Escritor libanês Elias Khoury morre aos 76 anos

Faleceu na manhã deste domingo, 15 de setembro, o romancista e professor Elias Khoury, um dos mais renomados escritores libaneses e contundente defensor da causa palestina, aos 76 anos de idade.

Khoury — uma das principais vozes da literatura árabe contemporânea — estava doente e passou por diversos hospitais ao longo do último ano, informou o jornal Al-Quds Al-Arabi, para o qual trabalhava.

Fontes próximas à família confirmaram seu falecimento à Agence France-Presse (AFP).

No decorrer das décadas, Khoury produziu diversas obras em árabe, incluindo romances, contos e peças, sobre temas como memória coletiva, guerra e exílio.

Além de seus escritos publicados, deixou artigos em diversos jornais, lecionou literatura e editou uma publicação ligada à Organização para a Libertação da Palestina (OLP).

Suas obras foram traduzidas a numerosos idiomas, incluindo português, francês, alemão, inglês, espanhol, italiano e mesmo hebraico.

Um de seus livros mais conhecidos, Porta do Sol (1998), foi lançado no Brasil pela editora Record, em 2008, com tradução de sua conterrânea Safa Jubran, professora livre docente no Departamento de Letras Orientais da Universidade de São Paulo (USP).

Porta do Sol conta a história de refugiados palestinos expulsos de suas casas em 1948, na ocasião da Nakba, ou “catástrofe”, quando foi criado o Estado de Israel mediante limpeza étnica planejada.

LEIA: Por que estudar Israel–Palestina ameaça as elites ocidentais?

A obra foi adaptada a um filme homônimo de longa-metragem — em árabe, Bab el Shams —, lançado em maio de 2004 no Festival Internacional de Cannes, com direção do egípcio Yousry Nasrallah.

“A catástrofe começou em 1948 e continua até hoje”, escreveu Khoury, ao então se referir à expansão dos assentamentos ilegais israelenses na Cisjordânia e em Jerusalém.

Khoury também escreveu sobre a guerra civil no Líbano (1975–1990), em romances como Yalo: O filho da guerra, publicado em 2002, traduzido ao português em 2012.

Sobre a Primavera Árabe, onda de levantes populares que destituíram as ditaduras árabes de Zine el-Abidine Ben Ali, na Tunísia, e Hosni Mubarak, no Egito, a partir de 2011, reiterou Khoury: “A questão não é porque os árabes se revoltam.
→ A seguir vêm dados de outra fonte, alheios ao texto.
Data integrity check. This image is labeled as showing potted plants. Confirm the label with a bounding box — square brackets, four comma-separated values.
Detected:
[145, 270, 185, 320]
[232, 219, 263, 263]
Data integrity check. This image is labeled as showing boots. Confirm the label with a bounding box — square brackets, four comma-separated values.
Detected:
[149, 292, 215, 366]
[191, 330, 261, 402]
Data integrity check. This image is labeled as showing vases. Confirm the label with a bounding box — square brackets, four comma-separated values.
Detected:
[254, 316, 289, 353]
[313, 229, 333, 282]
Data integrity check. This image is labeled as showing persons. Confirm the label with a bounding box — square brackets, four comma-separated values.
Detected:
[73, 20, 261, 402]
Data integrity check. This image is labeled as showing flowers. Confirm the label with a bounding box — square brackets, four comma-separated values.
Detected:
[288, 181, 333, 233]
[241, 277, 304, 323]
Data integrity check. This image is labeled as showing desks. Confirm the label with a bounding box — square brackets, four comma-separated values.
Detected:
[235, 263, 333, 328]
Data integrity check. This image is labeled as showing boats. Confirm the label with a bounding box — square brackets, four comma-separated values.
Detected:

A questão não é como os árabes derrubaram a barreira do medo, mas como o medo alicerçou tantos reinos de silêncio por cinco décadas seguidas”.

Sua obra mais recente Crianças do gueto — também referente à Palestina — compreende uma trilogia cuja primeira edição, Meu nome é Adam (2016), foi lançada no Brasil em 2022 pela editora Tabla, traduzida por Jubran.

 

Nascido em Beirute, em 12 de julho de 1948, Khoury estudou na Universidade Libanesa e, mais tarde, em Paris, onde conquistou seu doutorado em história social. Desde jovem, se mostrou um firme apoiador do povo palestino.
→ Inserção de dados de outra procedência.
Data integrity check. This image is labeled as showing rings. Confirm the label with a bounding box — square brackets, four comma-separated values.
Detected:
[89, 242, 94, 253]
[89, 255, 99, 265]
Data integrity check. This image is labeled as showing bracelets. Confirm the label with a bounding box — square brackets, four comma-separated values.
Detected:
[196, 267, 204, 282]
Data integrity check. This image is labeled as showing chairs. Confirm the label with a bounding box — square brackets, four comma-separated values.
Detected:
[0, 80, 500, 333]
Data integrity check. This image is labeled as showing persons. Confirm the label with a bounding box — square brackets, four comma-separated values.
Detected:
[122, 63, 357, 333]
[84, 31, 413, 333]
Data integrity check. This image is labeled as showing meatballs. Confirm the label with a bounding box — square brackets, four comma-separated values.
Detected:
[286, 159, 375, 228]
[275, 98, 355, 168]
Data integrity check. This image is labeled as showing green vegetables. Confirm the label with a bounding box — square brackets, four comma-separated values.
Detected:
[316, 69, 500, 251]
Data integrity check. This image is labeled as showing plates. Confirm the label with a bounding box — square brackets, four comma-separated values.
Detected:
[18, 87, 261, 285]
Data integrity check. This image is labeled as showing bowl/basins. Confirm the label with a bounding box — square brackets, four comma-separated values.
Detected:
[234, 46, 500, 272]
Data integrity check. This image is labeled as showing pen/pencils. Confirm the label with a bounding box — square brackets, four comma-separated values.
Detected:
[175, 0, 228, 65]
Khoury foi coeditor da revista Shu’un Filastiniyya (Assuntos palestinos), ligado à OLP, entre 1975 e 1979, junto do poeta Mahmoud Darwish.

Khoury chefiou ainda a seção de cultura do jornal libanês As-Safir, descontinuado, assim como o suplemento cultural do diário Annahar.

Lecionou literatura na prestigiosa Universidade de Columbia, em Nova York, nos Estados Unidos, recente epicentro de protestos e acampamentos contra o genocídio israelense na Faixa de Gaza sitiada.

Em 9 de outubro, dois dias após a chamada operação Tempestade de Al-Aqsa, que cruzou a fronteira de Gaza a Israel e capturou colonos e soldados, Khoury escreveu um artigo ao Al-Quds Al-Arab, no qual contextualizou a crise.

LEIA: O massacre de acadêmicos palestinos em Gaza é uma tática israelense deliberada

“A maior prisão a céu aberto do planeta, o gueto sitiado de Gaza, rebelou-se contra Israel, seus assentamentos, e forçou colonos a fugir”, comentou o autor.

Seus problemas de saúde nos últimos anos não o impediram de produzir diversos artigos, compartilhados em sua página do Facebook de sua cama de hospital.

Em 16 de julho último, publicou um artigo intitulado Um ano de dor, em tradução livre, no qual relatou não apenas sua doença como “uma vida de dores, que cessam somente para anunciar mais e mais dores”.

Khoury construiu, contudo, um paralelo: “Gaza e a Palestina sofrem bombardeios brutais há quase um ano, mas continuam resilientes e inabaláveis — um modelo que me ensinou a amar a vida dia após dia”.